Summer thunderstorms,
Like the ever ebbing tide,
Constant but fleeting
I was never a good poet – and that is something that has not gotten better with age – but I will never forget those three lines. It’s certainly not their quality that have impacted their permanence; they were the first words I wrote here, in this boarding school. It’s been years – decades – since I’ve stepped foot in this building, even longer since I wore that uniform, but it’s still the same.
The staff humor this old woman and allow me to wonder the halls once the bells ring and the corridors clear. A woman guides me through the halls, but I remember it all. The children dance around me, playing tag illegally and racing up and down. The floor is a different color now, and the third plank from the left at the end doesn’t creak. The guides said they replaced it a few years back to comply with new health code standards. The new air conditioning brings a chill to the air. I remember a time before that convenience, when it used to be so sweltering hot during the late summer and spring months that the boys would lift up their shirts to cool themselves off. The girls used to always try to catch a peak. A younger version of me, one with perhaps more humility and shame, would have denied being one of those girls. But I was. The woman chuckles at my story and leads me up the stairs.
Those stairs had seen many firsts during my days here. My first kiss, my friend’s first something more. There’s a new coat of paint covering old initials and hearts, but I see that new couples have already began to etch away. T+J, maybe for Tiffany and John, or Terrance and Jenny. I used to check this railing every day while changing classes, hoping for more gossip on who the newest couple was or whose names were scratched out. I still remember how our ‘H’ and ‘L’ interlocked. It was never scratched out.
The woman leads me into an empty classroom, and I start to laugh. I remember this room well. Mrs. Johnson was probably the strictest history teacher I ever had the displeasure of learning from. Course and grumpy, gray and lumpy, she had reminded me of a fossil. I was a cruel, rambunctious teenager, and I pity my old schoolteacher. I was a holy terror. If I was feeling particularly vindictive, I would buy some gum during lunch and smack it as loud as possible in the back of the classroom. Or bring magazines from my house and openly read them. On a good day, I would simply look out the window and drown out her words. I walk to where I used to sit and wonder when they switched out the desks.
It was during this period (I still remember the words ‘Industrial Revolution’ written boldly across the chalkboard), that I composed those lines. I wrote them right on the wood, not even bothering to use my notebook. It was nearing the end of the school year, and the only thought that filled my mind was of summer. Of warm breezes on a rocky shore, of lemonade by the pool, of thunderstorms.
My friends used to say I had a strange sixth sense because there would always be a thunderstorm when I said there was going to be one. Sometimes, of course jokingly, they would ask me to summon one so we would be released early in fear of lightning. Other times, they would lament the winds that came upon my request for cancelling their weekend plans. They never seemed to understand that you could tell by the smell if it was going to rain. It was almost sweet and static-y – like the electricity was charging up. It smelled like mildew and fresh dirt. The air felt heavy, like a thick, warm, wet blanket. My hair would become frizzy and disarrayed and render my mother’s efforts that morning utterly useless.
I remember when lightning hit the school once. The strike nearly shattered the glass, and the thunder was so loud that it rang in my ears for minutes afterwards. The lights had disappeared, the room was aglow with only the dark green-gray mix from the clouds outside. Several girls and boys screamed, myself included, at the sound. I hugged my best friend, who sat next to me, wondering what happened. Mrs. Johnson looked ready to faint as she gripped the edge of her desk and tried to raise her scratchy, breathy voice above to the noise to calm us. Have you ever tried to quiet a class of terrified teenagers? Nigh impossible, believe me. We spent the rest of the day without the lights.

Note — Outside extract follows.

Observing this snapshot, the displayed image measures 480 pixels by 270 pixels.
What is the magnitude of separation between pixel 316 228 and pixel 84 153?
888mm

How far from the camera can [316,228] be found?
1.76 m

My friend was not impressed when I bragged to her during a classroom change that I knew the storm was going to be a bad one.
My guide asks if I was a student when the lightning struck, and she is pleased to know that I was. Then she takes me back downstairs and to the outside to the small gazebo they added recently. We sit on the bench, and she asks if there is anything else I would like to see. I lean my cane next to me and let the wind drift past me in puffs. I just want to look at it one last time please, I say. The woman nods and sits quietly as I take in all the red brick and glass windows.

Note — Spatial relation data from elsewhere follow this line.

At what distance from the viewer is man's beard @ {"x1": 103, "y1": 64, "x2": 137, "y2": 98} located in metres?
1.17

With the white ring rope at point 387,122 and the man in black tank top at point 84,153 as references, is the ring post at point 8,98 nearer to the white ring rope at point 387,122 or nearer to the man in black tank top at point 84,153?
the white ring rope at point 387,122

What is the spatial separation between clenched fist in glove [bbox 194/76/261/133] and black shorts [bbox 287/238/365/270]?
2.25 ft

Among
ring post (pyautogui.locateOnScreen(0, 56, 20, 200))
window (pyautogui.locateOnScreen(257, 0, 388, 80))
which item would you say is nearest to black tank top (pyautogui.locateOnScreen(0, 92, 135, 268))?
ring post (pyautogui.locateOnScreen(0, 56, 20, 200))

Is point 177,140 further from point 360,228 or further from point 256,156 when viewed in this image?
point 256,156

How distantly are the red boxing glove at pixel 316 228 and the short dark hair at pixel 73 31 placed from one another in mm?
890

It has been so long since I was a student, but it feels like yesterday I graduated. Those narrow halls, those cramped classrooms, the stern teachers…none of them are quite the same anymore, but I still feel the laughter. I can still hear that creaking board that alerted us when a teacher was coming so we could hide. I can still see my best friends on those stairs, eyeing the boys who eyed them back. I can still feel my first boyfriend wrapping an arm around my shoulder in the back of the classroom.
I can still smell the coming summer storms. I struggle to stand, and my guide asks if I’m sure I don’t want to stay out longer. I suppose she can’t feel the air change to damp and heavy, can’t smell the mildew and dirt. I pat her hand as she guides me up the steps to the safety of the boarding school just before the first raindrop hits the grass behind us. In the distance is the first peal of thunder.